Beneath this sentence is a set of records; write each of them out exactly.

^^^^^^^^^^^^^^^^

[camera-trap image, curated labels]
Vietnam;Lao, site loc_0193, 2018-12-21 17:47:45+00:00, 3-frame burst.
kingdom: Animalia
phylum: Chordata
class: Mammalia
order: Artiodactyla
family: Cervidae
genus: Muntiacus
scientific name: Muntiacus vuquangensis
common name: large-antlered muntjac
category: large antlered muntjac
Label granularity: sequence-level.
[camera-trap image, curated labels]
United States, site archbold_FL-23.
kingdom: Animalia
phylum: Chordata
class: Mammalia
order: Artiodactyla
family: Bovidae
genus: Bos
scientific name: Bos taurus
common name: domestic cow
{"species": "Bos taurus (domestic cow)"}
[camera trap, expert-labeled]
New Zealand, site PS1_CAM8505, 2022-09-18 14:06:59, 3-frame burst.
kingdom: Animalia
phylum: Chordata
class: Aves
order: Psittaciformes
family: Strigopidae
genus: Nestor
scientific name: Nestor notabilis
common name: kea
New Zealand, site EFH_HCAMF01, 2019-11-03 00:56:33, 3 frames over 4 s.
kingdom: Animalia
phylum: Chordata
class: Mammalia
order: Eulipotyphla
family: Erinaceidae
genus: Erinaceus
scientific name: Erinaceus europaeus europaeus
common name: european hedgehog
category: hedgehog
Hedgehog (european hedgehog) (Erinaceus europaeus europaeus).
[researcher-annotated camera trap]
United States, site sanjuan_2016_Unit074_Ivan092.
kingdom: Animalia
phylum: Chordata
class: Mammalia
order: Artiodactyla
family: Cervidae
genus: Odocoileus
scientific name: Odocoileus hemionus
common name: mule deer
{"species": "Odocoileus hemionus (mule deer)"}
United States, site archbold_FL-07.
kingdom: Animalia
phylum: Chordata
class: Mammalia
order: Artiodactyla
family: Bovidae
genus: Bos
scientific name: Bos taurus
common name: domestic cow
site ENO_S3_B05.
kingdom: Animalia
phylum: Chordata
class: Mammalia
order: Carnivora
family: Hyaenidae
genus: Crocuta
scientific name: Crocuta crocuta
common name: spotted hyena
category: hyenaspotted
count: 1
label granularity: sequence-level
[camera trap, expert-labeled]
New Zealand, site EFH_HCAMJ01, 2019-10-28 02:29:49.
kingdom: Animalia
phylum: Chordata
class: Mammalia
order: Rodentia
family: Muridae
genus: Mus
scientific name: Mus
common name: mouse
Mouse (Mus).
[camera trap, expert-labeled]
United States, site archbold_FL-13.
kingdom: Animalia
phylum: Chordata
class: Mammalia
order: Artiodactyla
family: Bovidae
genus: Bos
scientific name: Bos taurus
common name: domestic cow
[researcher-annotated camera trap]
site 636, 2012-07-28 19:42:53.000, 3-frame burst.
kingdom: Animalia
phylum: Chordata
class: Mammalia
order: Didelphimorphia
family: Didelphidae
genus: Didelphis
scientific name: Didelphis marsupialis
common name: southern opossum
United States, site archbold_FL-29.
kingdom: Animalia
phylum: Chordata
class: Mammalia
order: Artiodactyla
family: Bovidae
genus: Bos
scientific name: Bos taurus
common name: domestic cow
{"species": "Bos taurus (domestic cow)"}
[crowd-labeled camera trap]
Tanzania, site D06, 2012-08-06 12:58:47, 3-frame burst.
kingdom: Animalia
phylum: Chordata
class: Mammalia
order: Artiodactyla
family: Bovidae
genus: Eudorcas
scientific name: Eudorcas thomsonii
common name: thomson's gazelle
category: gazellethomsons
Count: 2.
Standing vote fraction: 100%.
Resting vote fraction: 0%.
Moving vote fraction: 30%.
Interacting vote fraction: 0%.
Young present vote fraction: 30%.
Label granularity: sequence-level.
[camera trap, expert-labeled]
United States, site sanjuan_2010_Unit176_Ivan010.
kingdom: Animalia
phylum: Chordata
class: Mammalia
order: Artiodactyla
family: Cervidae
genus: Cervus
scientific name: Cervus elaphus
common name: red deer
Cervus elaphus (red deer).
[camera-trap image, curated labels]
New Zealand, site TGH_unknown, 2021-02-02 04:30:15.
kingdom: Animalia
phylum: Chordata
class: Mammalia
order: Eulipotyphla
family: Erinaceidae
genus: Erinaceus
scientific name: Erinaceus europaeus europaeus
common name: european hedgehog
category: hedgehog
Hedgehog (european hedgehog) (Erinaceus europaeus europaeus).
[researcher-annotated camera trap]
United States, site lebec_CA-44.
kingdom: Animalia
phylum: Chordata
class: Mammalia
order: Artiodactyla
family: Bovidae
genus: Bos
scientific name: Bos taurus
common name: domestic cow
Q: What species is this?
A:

^^^^^^^^^^^^^^^^

## [REPLY]
[camera-trap image, curated labels]
Vietnam;Lao, site loc_0193, 2018-12-21 17:47:45+00:00, 3-frame burst.
kingdom: Animalia
phylum: Chordata
class: Mammalia
order: Artiodactyla
family: Cervidae
genus: Muntiacus
scientific name: Muntiacus vuquangensis
common name: large-antlered muntjac
category: large antlered muntjac
Label granularity: sequence-level.
[camera-trap image, curated labels]
United States, site archbold_FL-23.
kingdom: Animalia
phylum: Chordata
class: Mammalia
order: Artiodactyla
family: Bovidae
genus: Bos
scientific name: Bos taurus
common name: domestic cow
{"species": "Bos taurus (domestic cow)"}
[camera trap, expert-labeled]
New Zealand, site PS1_CAM8505, 2022-09-18 14:06:59, 3-frame burst.
kingdom: Animalia
phylum: Chordata
class: Aves
order: Psittaciformes
family: Strigopidae
genus: Nestor
scientific name: Nestor notabilis
common name: kea
New Zealand, site EFH_HCAMF01, 2019-11-03 00:56:33, 3 frames over 4 s.
kingdom: Animalia
phylum: Chordata
class: Mammalia
order: Eulipotyphla
family: Erinaceidae
genus: Erinaceus
scientific name: Erinaceus europaeus europaeus
common name: european hedgehog
category: hedgehog
Hedgehog (european hedgehog) (Erinaceus europaeus europaeus).
[researcher-annotated camera trap]
United States, site sanjuan_2016_Unit074_Ivan092.
kingdom: Animalia
phylum: Chordata
class: Mammalia
order: Artiodactyla
family: Cervidae
genus: Odocoileus
scientific name: Odocoileus hemionus
common name: mule deer
{"species": "Odocoileus hemionus (mule deer)"}
United States, site archbold_FL-07.
kingdom: Animalia
phylum: Chordata
class: Mammalia
order: Artiodactyla
family: Bovidae
genus: Bos
scientific name: Bos taurus
common name: domestic cow
site ENO_S3_B05.
kingdom: Animalia
phylum: Chordata
class: Mammalia
order: Carnivora
family: Hyaenidae
genus: Crocuta
scientific name: Crocuta crocuta
common name: spotted hyena
category: hyenaspotted
count: 1
label granularity: sequence-level
[camera trap, expert-labeled]
New Zealand, site EFH_HCAMJ01, 2019-10-28 02:29:49.
kingdom: Animalia
phylum: Chordata
class: Mammalia
order: Rodentia
family: Muridae
genus: Mus
scientific name: Mus
common name: mouse
Mouse (Mus).
[camera trap, expert-labeled]
United States, site archbold_FL-13.
kingdom: Animalia
phylum: Chordata
class: Mammalia
order: Artiodactyla
family: Bovidae
genus: Bos
scientific name: Bos taurus
common name: domestic cow
[researcher-annotated camera trap]
site 636, 2012-07-28 19:42:53.000, 3-frame burst.
kingdom: Animalia
phylum: Chordata
class: Mammalia
order: Didelphimorphia
family: Didelphidae
genus: Didelphis
scientific name: Didelphis marsupialis
common name: southern opossum
United States, site archbold_FL-29.
kingdom: Animalia
phylum: Chordata
class: Mammalia
order: Artiodactyla
family: Bovidae
genus: Bos
scientific name: Bos taurus
common name: domestic cow
{"species": "Bos taurus (domestic cow)"}
[crowd-labeled camera trap]
Tanzania, site D06, 2012-08-06 12:58:47, 3-frame burst.
kingdom: Animalia
phylum: Chordata
class: Mammalia
order: Artiodactyla
family: Bovidae
genus: Eudorcas
scientific name: Eudorcas thomsonii
common name: thomson's gazelle
category: gazellethomsons
Count: 2.
Standing vote fraction: 100%.
Resting vote fraction: 0%.
Moving vote fraction: 30%.
Interacting vote fraction: 0%.
Young present vote fraction: 30%.
Label granularity: sequence-level.
[camera trap, expert-labeled]
United States, site sanjuan_2010_Unit176_Ivan010.
kingdom: Animalia
phylum: Chordata
class: Mammalia
order: Artiodactyla
family: Cervidae
genus: Cervus
scientific name: Cervus elaphus
common name: red deer
Cervus elaphus (red deer).
[camera-trap image, curated labels]
New Zealand, site TGH_unknown, 2021-02-02 04:30:15.
kingdom: Animalia
phylum: Chordata
class: Mammalia
order: Eulipotyphla
family: Erinaceidae
genus: Erinaceus
scientific name: Erinaceus europaeus europaeus
common name: european hedgehog
category: hedgehog
Hedgehog (european hedgehog) (Erinaceus europaeus europaeus).
[researcher-annotated camera trap]
United States, site lebec_CA-44.
kingdom: Animalia
phylum: Chordata
class: Mammalia
order: Artiodactyla
family: Bovidae
genus: Bos
scientific name: Bos taurus
common name: domestic cow
Q: What species is this?
A:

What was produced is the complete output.